E-Signature Legislation Takes Effect
The Electronic Signatures in Global and National Commerce Act, the legislation allowing the use of "e-signatures" in transactions, took effect yesterday. The Act gives certain encrypted certificates the same legal authority as written signatures. Although e-signature adoption is expected to be relatively slow, the legislation has been hailed as a step in legitimizing e-business. "Until you have some measure of legal enforcement for a lot of these transactions, it really is a risky environment to do business in," says Michael Rothman, founder and Executive Vice President of Shym Technology Inc. an encryption infrastructure vendor.
The encrypted signatures can be used to authorize documents in areas as diverse as business contracts, health care, and real estate. Rothman expects e-signatures to gain first adoption in highly regulated industries.
Most e-signature implementations are expected to use Public Key Infrastructure (PKI), the same technology used for authenticating credit card transactions over the Web. Although PKI has been in use for some time, the bill is expected to extend the reach of the technology.

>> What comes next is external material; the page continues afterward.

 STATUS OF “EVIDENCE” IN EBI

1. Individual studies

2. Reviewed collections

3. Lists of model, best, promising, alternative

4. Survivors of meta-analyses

The bill has not specified PKI as the preferred technology for e-signatures, but Rothman says that there is general consensus within the security industry that PKI is the most practical means to take advantage of the law.
The passage of the e-signature legislation signals an attitude shift by the US government regarding encryption. In the past, the government has been reluctant to nurture encryption technologies, citing law enforcement and foreign espionage as concerns regarding encryption policy.